Business
Dangote‑NNPC: A love‑hate relationship

Nigerian billionaire businessman Aliko Dangote has repeatedly accused the Nigerian National Petroleum Corporation (NNPC) of restricting his access to local crude oil while favouring imports of refined petroleum products.
After several suspensions of petrol sales in naira due to crude supply constraints, the refinery announced on 29 September the resumption of local currency sales for the domestic market.
This was made possible by the renewal – under state supervision – of the “naira for crude oil” agreement between Dangote and the NNPC, securing crude supply paid in naira for two years.
Between 2024 and 2025, Dangote reportedly purchased several million barrels of US crude to compensate for the shortfall in Nigerian oil supply.
Located in the Lekki Free Zone, on the outskirts of Lagos, Nigeria’s economic capital, the new Dangote Group facility is now preparing to operate entirely on Nigerian crude.
According to Devakumar Edwin, vice president of Dangote Group, “the refinery will be able to switch to 100% local crude” as some of the NNPC’s long-term contracts reach expiry.

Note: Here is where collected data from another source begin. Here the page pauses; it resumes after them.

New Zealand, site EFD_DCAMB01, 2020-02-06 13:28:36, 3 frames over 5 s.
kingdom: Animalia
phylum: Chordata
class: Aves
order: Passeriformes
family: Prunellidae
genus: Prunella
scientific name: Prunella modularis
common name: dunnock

In parallel, the group is finalising technical adjustments to increase its capacity from 650,000 barrels per day (bpd) to 700,000 bpd.
Fear of a monopoly
In a context where the Nigerian government’s plans to revive public refineries struggle to materialise, Dangote’s complex has become a cornerstone of the country’s energy system.
Meanwhile, the national oil company’s stake in the continent’s largest single-site refinery has dropped from 20% to 7.25%, following non-payment of the remaining $2.76bn due for the initial acquisition cost.
Dangote thus remains, in effect, the sole master on board – prompting critics to warn of a potential monopoly in the local market.
Having built his success on a dominant position in the cement sector and strong political connections – which have also drawn criticism – Dangote once called on the Nigerian government to eliminate competition from foreign refineries by banning the domestic sale of imported refined products.
This led to a lawsuit against the Nigerian Midstream and Downstream Petroleum Regulatory Authority (NMDPRA), seeking to cancel fuel import licences granted to several firms, including the NNPC. The complaint was eventually withdrawn last July.
“If you label pioneers as monopolists, you will never build an industrial base,” argued the Nigerian entrepreneur.
“While fear of monopoly is widespread, it remains unfounded,” says Charles Thiémélé, the head of African operations at Turkish trading firm BGN.
“In Nigeria’s vast and complex petroleum market, none of the major international players – far more powerful and long-established than Dangote – have ever managed to establish a dominant position,” adds Thiémélé.
‘A technological and industrial revolution‘
The challenge of Dangote’s bet lies in its dual requirement: industrial success and a broader shift in the economic model.
Despite being Africa’s largest oil producer, Nigeria remains heavily dependent on fuel imports.
By seeking to end this dependency, Dangote is initiating “a technological and industrial revolution”, says Mohamed Julien Ndao, CEO of Geneva-based trader Okapi Energy.
“He is finally driving the shift towards a model of local crude transformation that generates domestic added value – a sharp break from the export-oriented raw materials economy that has prevailed until now,” says Ndao.
With refinery output nearing 550,000 barrels per day, Dangote Group has committed to supplying diesel and petrol to distributors, retailers and companies nationwide.
The group established a partnership with MRS Africa Holdings, a petroleum products marketing firm founded by Sayyu Dantata, Aliko Dangote’s half-brother, to ensure better control over the supply chain.
“In less than two years, Dangote has disrupted traditional supply networks – it’s a real game changer,” says Daniel Ndiaye, CEO of Geneva-based trading company Kemoil.
Recruited to accelerate the group’s pan-African growth strategy, David Bird, formerly of multinational Shell, has pledged “to improve efficiency and expand the company’s footprint across Africa”.
The group is currently exploring options to list its refining business on the Lagos and London stock exchanges, though no timeline has been disclosed.
While refining has historically been seen by experts as a low-margin industry, Dangote appears to have found the formula to make his investments pay off – and to secure a leading position in the local market, before setting his sights on the continent.